Source passage.
__________

It’s a simple statement that, if you stop to think about it, offers astounding implications. “Every bit of material in existence is three dimensional.” That sounds reasonable— Right?— even if you’re one of those who suffers from the craving to attack everything some other person says is true. Okay, so, the other response is to demand, “So what?”

So, what? It is in the implications that we find the importance of that statement. It holds more meaning than just simple geometrical calculations required for building bridges, houses, or plotting a rocket’s pathway for a future launch. It holds the entire key to an understanding of existence that I am hoping to explain well enough, right here, so every one of us can see it.

I have made a living for years by understanding length and width and thickness. Knowing how to measure them with verifiable accuracy, and knowing the inter-relationships of parts in various mechanisms has enabled me to predict mechanical problems in the cassette industry, to lay out cabinetry for electrical installations in the construction industry, and for sample and production parts in a metal cabinet factory.

__________

Given information.

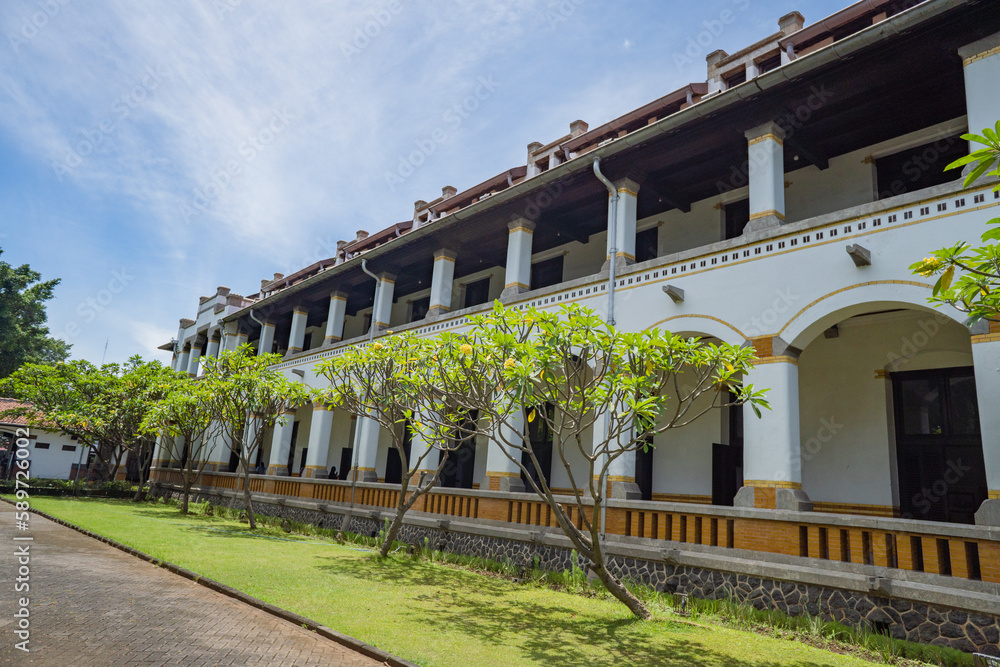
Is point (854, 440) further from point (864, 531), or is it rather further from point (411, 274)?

__________

Given instruction 1. In the passage on three-dimensional material, in which industry did the writer predict mechanical problems?
Given instruction 2. Retype the passage on three-dimensional material, starting with "It’s a simple" and going on through "can see it.".
Given instruction 3. Extend the passage on three-dimensional material from the point where it stops.

Expected answer 1. The cassette industry.

Expected answer 2.
It’s a simple statement that, if you stop to think about it, offers astounding implications. “Every bit of material in existence is three dimensional.” That sounds reasonable— Right?— even if you’re one of those who suffers from the craving to attack everything some other person says is true. Okay, so, the other response is to demand, “So what?”

So, what? It is in the implications that we find the importance of that statement. It holds more meaning than just simple geometrical calculations required for building bridges, houses, or plotting a rocket’s pathway for a future launch. It holds the entire key to an understanding of existence that I am hoping to explain well enough, right here, so every one of us can see it.

Expected answer 3.
Here are some facts I know: We can only sense objects when all three physical dimensions are present. They are the only dimensions we can sense. The senses we use are mainly of vision and touch. If we cannot sense all three dimensions, the object may as well not be there. And, finally, time is recognized as a dimension, although I do not agree with how we go about that. I think we miss a lot that we could directly or by inference add to our awareness. All we need for that is to understand a way of looking at things, and then find a way to verify whatever we think we see.

Although one-dimensional objects may be all around us, we have no way to sense them. One-dimensional objects have no width or thickness. They only have what we might call length: They go from here to there, but we can’t see them or feel them. To us, they might as well be invisible. In fact, they are, if they exist.

Yes, you can draw a line to represent a one-dimensional object, but it will not be that object. It will, in fact, be measurable in three directions. The line is three dimensional, however thin or narrow you wish to draw it. Make it truly one-dimensional and it will be lost to all your senses. What a waste of your artistic talents. What a boon to my lack of them.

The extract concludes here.